=== AVAILABLE RECORDS ===

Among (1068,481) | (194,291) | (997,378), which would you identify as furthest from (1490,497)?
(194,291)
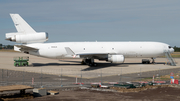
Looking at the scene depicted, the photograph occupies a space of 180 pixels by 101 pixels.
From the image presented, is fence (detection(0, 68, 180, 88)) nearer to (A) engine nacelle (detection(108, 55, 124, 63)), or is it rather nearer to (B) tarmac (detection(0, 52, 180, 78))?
(B) tarmac (detection(0, 52, 180, 78))

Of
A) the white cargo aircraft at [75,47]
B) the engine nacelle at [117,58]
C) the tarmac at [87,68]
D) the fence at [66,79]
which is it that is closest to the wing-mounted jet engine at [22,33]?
the white cargo aircraft at [75,47]

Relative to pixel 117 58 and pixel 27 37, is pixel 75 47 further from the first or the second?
pixel 27 37

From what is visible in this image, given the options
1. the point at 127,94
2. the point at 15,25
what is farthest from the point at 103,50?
the point at 127,94

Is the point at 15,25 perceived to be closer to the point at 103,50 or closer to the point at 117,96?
the point at 103,50

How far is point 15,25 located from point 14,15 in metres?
2.01

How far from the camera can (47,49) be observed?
43062 mm

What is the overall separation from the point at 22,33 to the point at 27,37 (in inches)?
49.7

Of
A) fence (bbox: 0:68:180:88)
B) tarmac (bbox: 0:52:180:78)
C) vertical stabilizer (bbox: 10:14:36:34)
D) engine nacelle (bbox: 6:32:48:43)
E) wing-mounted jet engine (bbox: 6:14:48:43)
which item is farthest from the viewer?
vertical stabilizer (bbox: 10:14:36:34)

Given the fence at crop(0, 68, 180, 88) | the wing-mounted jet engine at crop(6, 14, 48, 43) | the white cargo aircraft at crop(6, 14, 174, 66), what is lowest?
the fence at crop(0, 68, 180, 88)

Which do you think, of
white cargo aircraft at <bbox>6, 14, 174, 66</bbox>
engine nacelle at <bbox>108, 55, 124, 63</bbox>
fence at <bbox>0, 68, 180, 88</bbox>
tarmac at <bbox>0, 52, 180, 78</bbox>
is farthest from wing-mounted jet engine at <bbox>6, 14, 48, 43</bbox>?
engine nacelle at <bbox>108, 55, 124, 63</bbox>

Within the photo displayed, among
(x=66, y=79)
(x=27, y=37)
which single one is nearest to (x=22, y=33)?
(x=27, y=37)

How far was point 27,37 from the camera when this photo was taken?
42.3m

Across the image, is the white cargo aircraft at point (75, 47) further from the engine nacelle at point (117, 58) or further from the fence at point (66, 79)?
the fence at point (66, 79)

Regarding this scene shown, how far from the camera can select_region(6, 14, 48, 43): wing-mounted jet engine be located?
4147cm
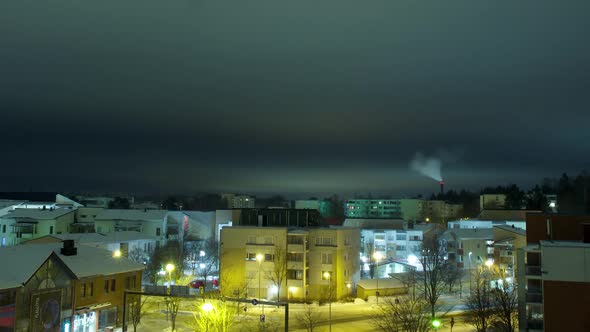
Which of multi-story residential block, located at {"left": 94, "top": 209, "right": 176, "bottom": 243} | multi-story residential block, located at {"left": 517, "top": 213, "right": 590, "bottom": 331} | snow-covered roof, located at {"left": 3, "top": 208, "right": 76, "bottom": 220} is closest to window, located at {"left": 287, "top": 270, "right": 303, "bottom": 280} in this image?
multi-story residential block, located at {"left": 517, "top": 213, "right": 590, "bottom": 331}

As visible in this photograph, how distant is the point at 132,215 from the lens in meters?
71.6

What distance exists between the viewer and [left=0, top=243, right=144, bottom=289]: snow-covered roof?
85.6 feet

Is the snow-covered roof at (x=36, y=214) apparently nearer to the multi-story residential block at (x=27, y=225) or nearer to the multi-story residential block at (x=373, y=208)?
the multi-story residential block at (x=27, y=225)

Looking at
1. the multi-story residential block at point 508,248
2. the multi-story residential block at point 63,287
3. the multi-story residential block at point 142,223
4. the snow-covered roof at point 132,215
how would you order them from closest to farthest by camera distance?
1. the multi-story residential block at point 63,287
2. the multi-story residential block at point 508,248
3. the multi-story residential block at point 142,223
4. the snow-covered roof at point 132,215

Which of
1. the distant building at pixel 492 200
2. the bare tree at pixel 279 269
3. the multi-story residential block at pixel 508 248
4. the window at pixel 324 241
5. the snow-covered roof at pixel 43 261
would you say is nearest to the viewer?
the snow-covered roof at pixel 43 261

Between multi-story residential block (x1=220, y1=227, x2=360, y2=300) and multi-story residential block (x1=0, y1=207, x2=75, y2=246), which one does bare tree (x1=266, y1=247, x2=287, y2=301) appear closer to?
multi-story residential block (x1=220, y1=227, x2=360, y2=300)

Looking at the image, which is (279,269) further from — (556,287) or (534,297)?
(556,287)

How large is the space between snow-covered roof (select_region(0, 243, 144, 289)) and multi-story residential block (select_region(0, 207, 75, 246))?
3979 cm

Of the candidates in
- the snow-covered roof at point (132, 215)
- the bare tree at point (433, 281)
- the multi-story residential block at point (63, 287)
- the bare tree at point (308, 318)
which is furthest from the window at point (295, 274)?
the snow-covered roof at point (132, 215)

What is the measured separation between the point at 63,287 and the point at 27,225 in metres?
46.8

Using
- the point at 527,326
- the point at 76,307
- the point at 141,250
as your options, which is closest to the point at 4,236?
the point at 141,250

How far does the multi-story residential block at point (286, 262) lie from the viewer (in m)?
47.6

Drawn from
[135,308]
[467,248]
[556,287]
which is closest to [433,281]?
[556,287]

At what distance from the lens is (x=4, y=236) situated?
69.9 metres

===

## THE TASK
Transcribe all of the records above word for word, leaving out the pictures.

## OUTPUT BELOW
Among (1068,481) | (194,291) | (997,378), which would you identify as furthest from (1490,497)?
(194,291)
Looking at the scene depicted, the photograph occupies a space of 180 pixels by 101 pixels.
From the image presented, is fence (detection(0, 68, 180, 88)) nearer to (A) engine nacelle (detection(108, 55, 124, 63)), or is it rather nearer to (B) tarmac (detection(0, 52, 180, 78))?
(B) tarmac (detection(0, 52, 180, 78))

Of
A) the white cargo aircraft at [75,47]
B) the engine nacelle at [117,58]
C) the tarmac at [87,68]
D) the fence at [66,79]
which is it that is closest to the wing-mounted jet engine at [22,33]?
the white cargo aircraft at [75,47]

Relative to pixel 117 58 and pixel 27 37, is pixel 75 47 further from the first or the second?
pixel 27 37

From what is visible in this image, given the options
1. the point at 127,94
2. the point at 15,25
what is farthest from the point at 103,50?
the point at 127,94

Is the point at 15,25 perceived to be closer to the point at 103,50 or closer to the point at 117,96?
the point at 103,50

How far is point 15,25 located from point 14,15 in metres?
2.01

How far from the camera can (47,49) be observed?
43062 mm

What is the overall separation from the point at 22,33 to the point at 27,37 (in inches)?
49.7

Of
A) fence (bbox: 0:68:180:88)
B) tarmac (bbox: 0:52:180:78)
C) vertical stabilizer (bbox: 10:14:36:34)
D) engine nacelle (bbox: 6:32:48:43)
E) wing-mounted jet engine (bbox: 6:14:48:43)
which item is farthest from the viewer?
vertical stabilizer (bbox: 10:14:36:34)

Given the fence at crop(0, 68, 180, 88) | the wing-mounted jet engine at crop(6, 14, 48, 43) | the white cargo aircraft at crop(6, 14, 174, 66), what is lowest?
the fence at crop(0, 68, 180, 88)

Which do you think, of
white cargo aircraft at <bbox>6, 14, 174, 66</bbox>
engine nacelle at <bbox>108, 55, 124, 63</bbox>
fence at <bbox>0, 68, 180, 88</bbox>
tarmac at <bbox>0, 52, 180, 78</bbox>
is farthest from wing-mounted jet engine at <bbox>6, 14, 48, 43</bbox>?
engine nacelle at <bbox>108, 55, 124, 63</bbox>

Within the photo displayed, among
(x=66, y=79)
(x=27, y=37)
which single one is nearest to (x=22, y=33)?
(x=27, y=37)

How far was point 27,37 from the camera when this photo was taken?
42.3m

Across the image, is the white cargo aircraft at point (75, 47) further from the engine nacelle at point (117, 58) or further from the fence at point (66, 79)?
the fence at point (66, 79)

Regarding this scene shown, how far from the camera can select_region(6, 14, 48, 43): wing-mounted jet engine be located?
4147cm
Which of multi-story residential block, located at {"left": 94, "top": 209, "right": 176, "bottom": 243} | multi-story residential block, located at {"left": 517, "top": 213, "right": 590, "bottom": 331} | snow-covered roof, located at {"left": 3, "top": 208, "right": 76, "bottom": 220} is closest to window, located at {"left": 287, "top": 270, "right": 303, "bottom": 280} in this image?
multi-story residential block, located at {"left": 517, "top": 213, "right": 590, "bottom": 331}

As visible in this photograph, how distant is the point at 132,215 from the lens in meters?
71.6

What distance exists between the viewer and [left=0, top=243, right=144, bottom=289]: snow-covered roof?
85.6 feet

Is the snow-covered roof at (x=36, y=214) apparently nearer to the multi-story residential block at (x=27, y=225) or nearer to the multi-story residential block at (x=373, y=208)?
the multi-story residential block at (x=27, y=225)

Looking at
1. the multi-story residential block at point 508,248
2. the multi-story residential block at point 63,287
3. the multi-story residential block at point 142,223
4. the snow-covered roof at point 132,215
how would you order them from closest to farthest by camera distance?
1. the multi-story residential block at point 63,287
2. the multi-story residential block at point 508,248
3. the multi-story residential block at point 142,223
4. the snow-covered roof at point 132,215

Which of
1. the distant building at pixel 492 200
2. the bare tree at pixel 279 269
3. the multi-story residential block at pixel 508 248
4. the window at pixel 324 241
5. the snow-covered roof at pixel 43 261
would you say is nearest to the viewer?
the snow-covered roof at pixel 43 261

Between multi-story residential block (x1=220, y1=227, x2=360, y2=300) and multi-story residential block (x1=0, y1=207, x2=75, y2=246), which one does bare tree (x1=266, y1=247, x2=287, y2=301) appear closer to?
multi-story residential block (x1=220, y1=227, x2=360, y2=300)

Looking at the image, which is (279,269) further from — (556,287) or (534,297)?
(556,287)

How large is the space between snow-covered roof (select_region(0, 243, 144, 289)) and multi-story residential block (select_region(0, 207, 75, 246))?
3979 cm

Of the candidates in
- the snow-covered roof at point (132, 215)
- the bare tree at point (433, 281)
- the multi-story residential block at point (63, 287)
- the bare tree at point (308, 318)
which is furthest from the window at point (295, 274)?
the snow-covered roof at point (132, 215)

What is the measured separation between the point at 63,287 and the point at 27,225 in metres?
46.8

Using
- the point at 527,326
- the point at 76,307
- the point at 141,250
as your options, which is closest to the point at 4,236?
the point at 141,250

How far does the multi-story residential block at point (286, 262) lie from the viewer (in m)?
47.6

Drawn from
[135,308]
[467,248]
[556,287]
which is closest to [433,281]?
[556,287]

At what distance from the lens is (x=4, y=236) situated?
69.9 metres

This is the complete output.